In the last 5 years, some 10,000 bedrooms worth of housing geared towards university students (but not dorms) has been built there, in an area of about 0.5 square miles. There's another 5,000 bedrooms under construction and thousands more planned. The quality is increasing from bland stucco boxes to higher quality modern designs. You're also seeing more condo (rather than rental) buildings, more 1-2 bedroom units (rather than 5) and some buildings with ground floor retail.

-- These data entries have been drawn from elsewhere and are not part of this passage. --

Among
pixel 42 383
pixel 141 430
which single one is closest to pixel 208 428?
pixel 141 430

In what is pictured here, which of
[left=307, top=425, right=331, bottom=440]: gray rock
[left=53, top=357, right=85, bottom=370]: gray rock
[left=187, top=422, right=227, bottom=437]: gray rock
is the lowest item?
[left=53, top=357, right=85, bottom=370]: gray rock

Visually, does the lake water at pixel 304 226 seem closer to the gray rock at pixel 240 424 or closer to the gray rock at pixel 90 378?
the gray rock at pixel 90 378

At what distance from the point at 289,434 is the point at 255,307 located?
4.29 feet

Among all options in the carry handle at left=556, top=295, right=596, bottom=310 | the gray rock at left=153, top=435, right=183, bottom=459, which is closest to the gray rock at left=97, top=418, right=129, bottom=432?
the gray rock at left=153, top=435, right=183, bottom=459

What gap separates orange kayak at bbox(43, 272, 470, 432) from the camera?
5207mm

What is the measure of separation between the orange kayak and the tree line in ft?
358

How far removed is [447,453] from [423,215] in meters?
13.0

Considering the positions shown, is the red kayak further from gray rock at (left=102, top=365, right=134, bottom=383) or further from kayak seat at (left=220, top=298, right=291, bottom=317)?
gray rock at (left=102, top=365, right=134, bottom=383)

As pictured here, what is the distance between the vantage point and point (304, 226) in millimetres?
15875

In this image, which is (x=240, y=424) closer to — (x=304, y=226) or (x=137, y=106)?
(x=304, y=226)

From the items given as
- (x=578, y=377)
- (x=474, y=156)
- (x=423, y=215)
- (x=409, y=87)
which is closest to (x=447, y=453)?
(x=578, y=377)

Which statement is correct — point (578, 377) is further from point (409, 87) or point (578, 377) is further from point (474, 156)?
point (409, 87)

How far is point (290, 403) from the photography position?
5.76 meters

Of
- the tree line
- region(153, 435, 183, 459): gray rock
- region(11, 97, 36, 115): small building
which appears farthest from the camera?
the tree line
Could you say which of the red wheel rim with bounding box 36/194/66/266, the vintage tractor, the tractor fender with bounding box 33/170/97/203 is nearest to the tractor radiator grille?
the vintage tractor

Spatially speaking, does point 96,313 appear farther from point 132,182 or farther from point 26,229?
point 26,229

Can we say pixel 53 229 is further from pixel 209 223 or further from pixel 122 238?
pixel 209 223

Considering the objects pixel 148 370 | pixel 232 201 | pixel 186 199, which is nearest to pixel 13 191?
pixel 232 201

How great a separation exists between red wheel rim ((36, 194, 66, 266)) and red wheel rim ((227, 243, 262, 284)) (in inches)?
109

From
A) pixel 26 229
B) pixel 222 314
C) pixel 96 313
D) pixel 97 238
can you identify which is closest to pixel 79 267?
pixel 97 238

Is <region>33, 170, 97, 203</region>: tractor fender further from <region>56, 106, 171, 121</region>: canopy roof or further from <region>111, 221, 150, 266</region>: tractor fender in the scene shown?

I don't know how many other examples there are where a suburban SFH neighbourhood has been upzoned in its entirety, including allowing retail/mixed use, with such low parking requirements (0.2 spots/bedroom). Although the development is still geared towards students, it has great transit with about a dozen bus routes converging on the neighbourhood, including 3 express routes, and a future LRT line at the edge of the neighbourhood. It has great (transit) access to the downtowns, tech sector jobs, university jobs, hospitals, malls... Honestly I can't even think of a place someone might want to go to that isn't well connected (no transfers, often express service) to Northdale by transit, including many suburban destinations, so I think it could eventually appeal to a broader demographic interested in the convenient location of the neighbourhood and good transit.